The present case is the third of PON associated with CV2/CRMP5 antibodies in Japan (12, 14). The clinical features of the cases of PON associated with CV2/CRMP5 antibodies in Japan agree with those reported in other countries, including neurological findings other than visual loss, positivity for PNS-related antibodies other than CV2/CRMP5 antibodies, an association with lung cancer, especially SCLC, and the improvement of the visual acuity following anticancer therapy.

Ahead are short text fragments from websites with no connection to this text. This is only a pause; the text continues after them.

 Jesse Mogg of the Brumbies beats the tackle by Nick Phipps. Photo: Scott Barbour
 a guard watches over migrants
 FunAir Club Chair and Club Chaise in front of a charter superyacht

CV2 antibodies were first reported in 1996 (15) and are called CRMP5 antibodies because they specifically recognize the 62-kDa CRMP5. CRMP5 is associated with the development and differentiation of brain cells and brain plasticity. It is expressed in the cytoplasm of glial cells as well as in the peripheral nervous system, the retina, and optic nerves (16); given this localization of expression, CV2/CRMP5 antibodies are found in a variety of neurological disorders, including optic neuropathy. It is reported that antibodies for intracellular proteins, such as Hu, Yo, and Ri antibodies, are produced intrathecally (17-19), but they are not regarded as pathogenic factors because experiments using animals failed to give rise to PNS and immunotherapy was not effective for PNS that was associated with these antibodies. PNS associated with antibodies for intracellular protein might be caused by cytotoxic T cell-mediated cell death. PNS-related antigens developing in the tumor may stimulate T cells in the peripheral blood through antigen-presenting cells, such as dendritic cells; B cells then produce antibodies through helper T cells and activate cytotoxic T cells to attack the nervous system (20, 21).

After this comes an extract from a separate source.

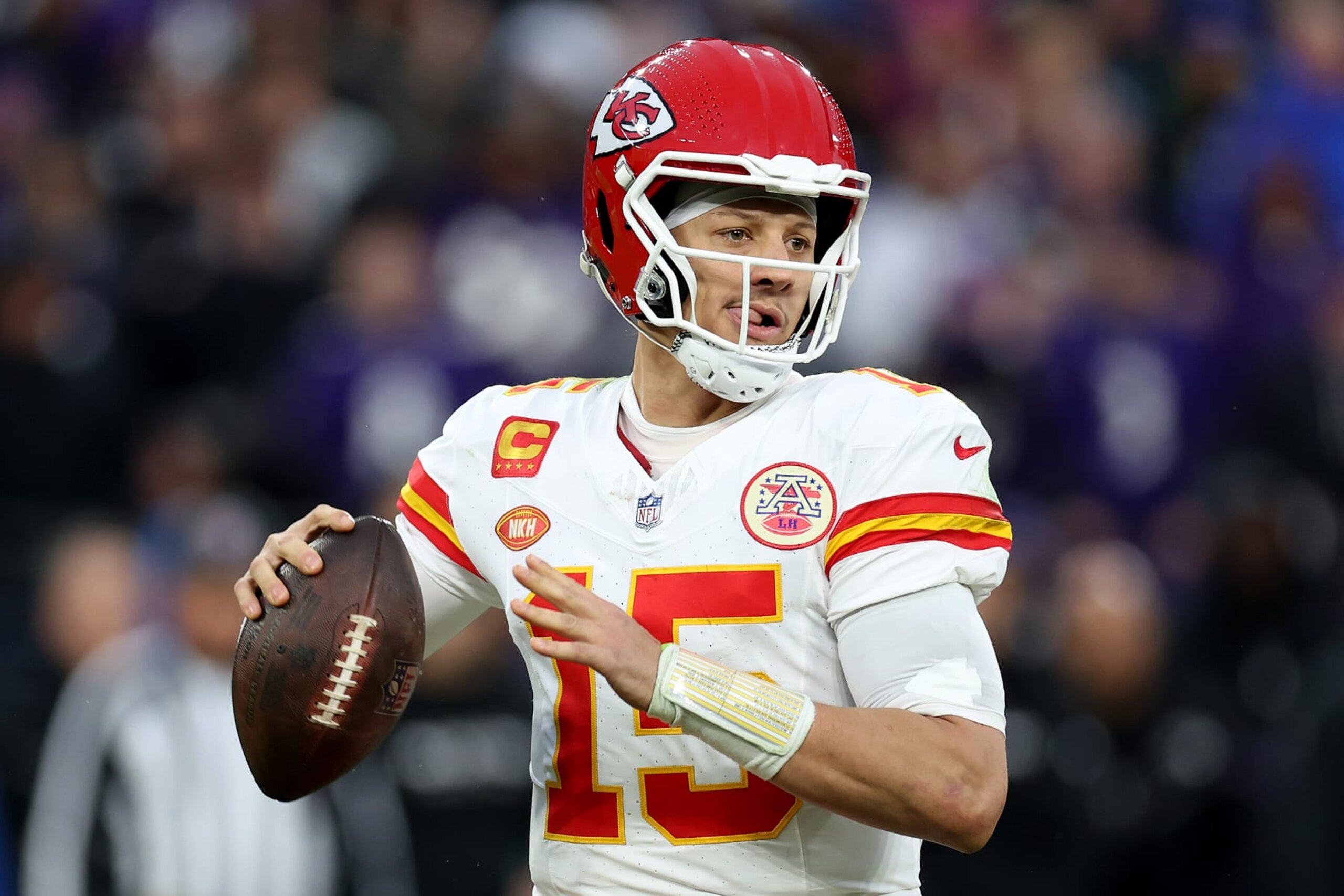 BALTIMORE, MARYLAND - JANUARY 28: Patrick Mahomes #15 of the Kansas City Chiefs looks to pass against the Baltimore Ravens during the second quarter in the AFC Championship Game at M&T Bank Stadium on January 28, 2024 in Baltimore, Maryland. (Photo by Rob Carr/Getty Images)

In a study on CV2/CRMP5 antibody-related PON by Cross et al. (6), the IgG index was elevated in three of five cases examined, and CV2/CRMP5 antibodies in CSF were positive in all eight cases measured. There was a higher level in the CSF than in the serum in one case, and a lower level in the CSF than in the serum in five. The levels were not clear in two cases. In the current case, the CV2/CRMP5 antibody titer was higher in the CSF than in the serum when assayed at the same IgG concentration, suggesting that the antibody was produced in the central nervous system. This finding suggests that the CV2/CRMP5 antibodies may be associated with pathological processes in the central nervous system, even though they do not directly cause tissue damage.

Anti-MOG antibodies were reported in anti-aquaporin (AQP) 4 antibody-negative neuromyelitis optica spectrum disorder (22). This suggests that the antibodies might be related to optic neuropathy in the current case. However, visual impairment of PON is usually subacute and painless, as with this case (6), whereas visual impairment of anti-MOG antibody optic neuropathy is acute and frequently accompanied by optic pain (23). It is possible that an immunological condition other than PNS exists, and further consideration must be given to the occurrence of symptoms associated with the antibodies.

CV2/CRMP5 antibodies target intracellular protein antigens, so their effects in terms of immunotherapy for PON remain unclear. In the current case, the patient did not undergo immunotherapy, but her neurological symptoms improved following anticancer therapy. However, the chemotherapy acted via immunosuppression and might have improved her neurological symptoms. Adjunctive systemic immunosuppression may be considered as a treatment option for PON based on its presumed autoimmune mechanism, but the results of systemic steroid therapy for PON, usually given to supplement cancer therapy, have been variable (24). Intravenous immunoglobulin or plasma exchange plus cyclophosphamide is reportedly effective for Hu or Yo antibody-positive PNS (25, 26). Therefore, adjunctive immunotherapy might have led to further improvement in the neurological symptoms in this case.

In elderly smokers with subacute, bilateral, painless visual impairment and optic disc swelling, PON should be considered as a differential diagnosis. Patients should be examined for PNS-related antibodies, including CV2/CRMP5 antibodies, and for cancer, including SCLC, especially because the neurological condition may be reversible by managing the cancer.

The authors state that they have no Conflict of Interest (COI).